The paving resolution passed by the city of Sapulpa provided for "grading, draining, guttering, and chatting" the streets, but did not provide for "curbing," and it is insisted that under the holding of this court in Arnold v. City of Tulsa,38 Okla. 129, 132 P. 669, the resolution was not sufficient to cover curbing for the streets, and that the assessment for the cost thereof is illegal and renders the entire assessment void. The finding of the trial court on this question was as follows:
"The court holds it to be a matter of common knowledge in the city of Sapulpa that in all concrete paving in the city the curb and gutter are one piece, and the court is unable to see how there could be a gutter without some sort of curb, and that the omission of the word 'curb' in the second resolution is immaterial, for the reason that the word 'gutter,' in the opinion of the court, covers both curb and gutter and was sufficiently definite to advise the property owners of the character of the improvements contemplated. I shall hold, as a matter of law, that it is immaterial whether the word 'curbing' appeared in there or not — that it is sufficient to use the word 'guttering.' "
The testimony in the case supports this finding of the trial court, and it conclusively appears that the curbing really formed a part of the gutter; such being true, the case of Arnold v. City of Tulsa, supra, in which the cost of drainage work was not included in the resolution for the paving of the street, *Page 109 has no application, neither has the holding in Mason v. City of Sioux Falls (S.D.) 51 N.W. 770, where the resolution provided for grading the street and the cost of the curb was included in the assessment. The facts in the instant case bring it within the rule announced in Phoenixville Borough v. Miller, 34 Pa Sup. Ct. 16, as follows:
"What constitutes the pavement of a gutter is a question of fact, and evidence was offered at the trial to show that the usual and customary way of paving a gutter in this borough was with a curb and paving, and that the curb was a proper and fit part of such paving."
Further in this opinion, the court said:
"It was held in Schenley v. Com., 36 Pa. 29, that the power to pave included the power to furnish and do all that is necessary, usual or fit for paving, and that whether a curbstone was usually included in paving was a question of fact."
In McNamara v. Estes, 22 Iowa, 246, it was held that an assessment could be made for "trimming, curbing, and guttering" under an act which granted the municipality "power to levy and collect a special tax on the lot or lots of the owner or owners thereof or any street or any part thereof within the city according to their respective fronts for the purpose of paving, planking, and macadamizing the streets."

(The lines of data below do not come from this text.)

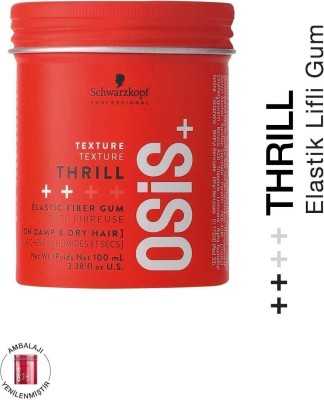 Osis Thrill Elastik Lifli Gum Şekillendirici Orta Tutuş 100ml | Parlaklık Veren Gum Wax 4045787314014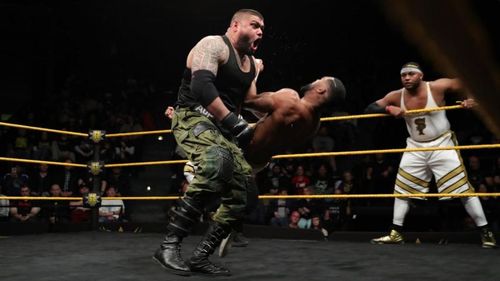 This week's episode of NXT was quite newsworthy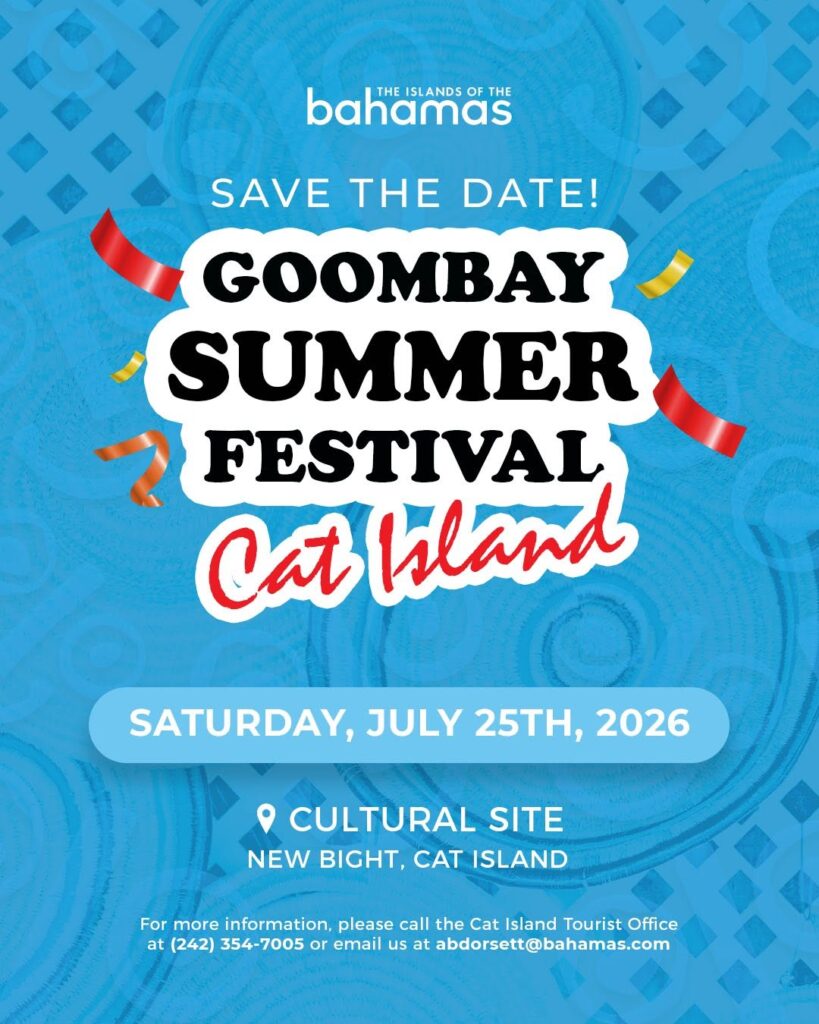 Goombay Summer Festival – Cat Island, Bahamas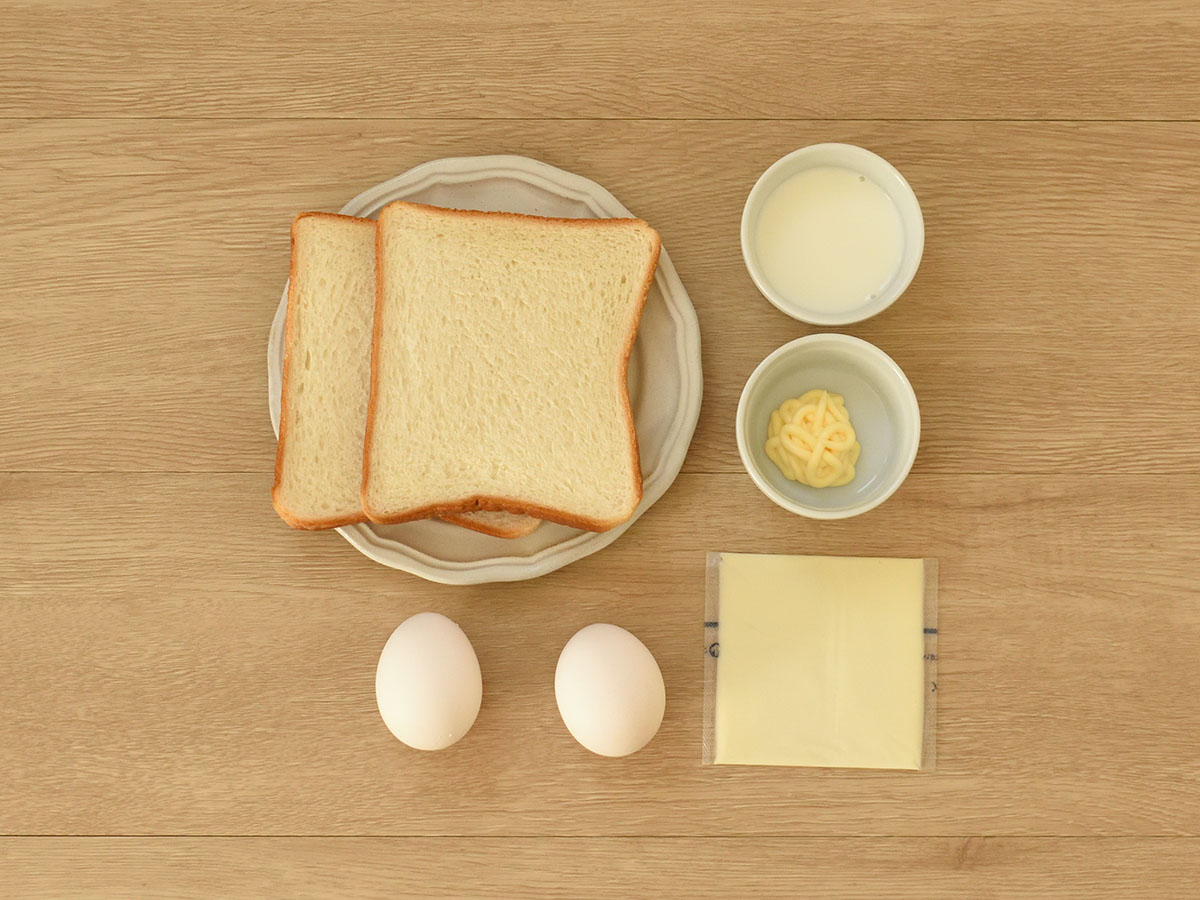 味付けはマヨネーズのみです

The trial court having found that the curbing really formed a part of the gutter, we are of the opinion that the resolution was sufficient to give the municipality jurisdiction to make the improvement including the curbing.
Plaintiffs contend that the evidence shows that the notice to contractors for bids, which should have been published from July 25th to August 5th, inclusive, was not published on August 1st, and also complain that the trial court erred in refusing to permit proofs that the improvements were of no benefit to the property of the plaintiffs; that the pavement was worthless, and was really a detriment to the property instead of a benefit; and also that the property was not properly appraised. These matters were irregularities which did not go to the jurisdiction of the municipality to make the improvement, and, suit not having been filed within 60 days after the passage of the ordinance making the final assessment for such improvements, such irregularities could not be urged to invalidate the assessments. Section 4635, Comp. Stat. 1921.
The judgment of the trial court is affirmed.
JOHNSON, C. J., and KENNAMER, NICHOLSON, HARRISON, and MASON, JJ., concur.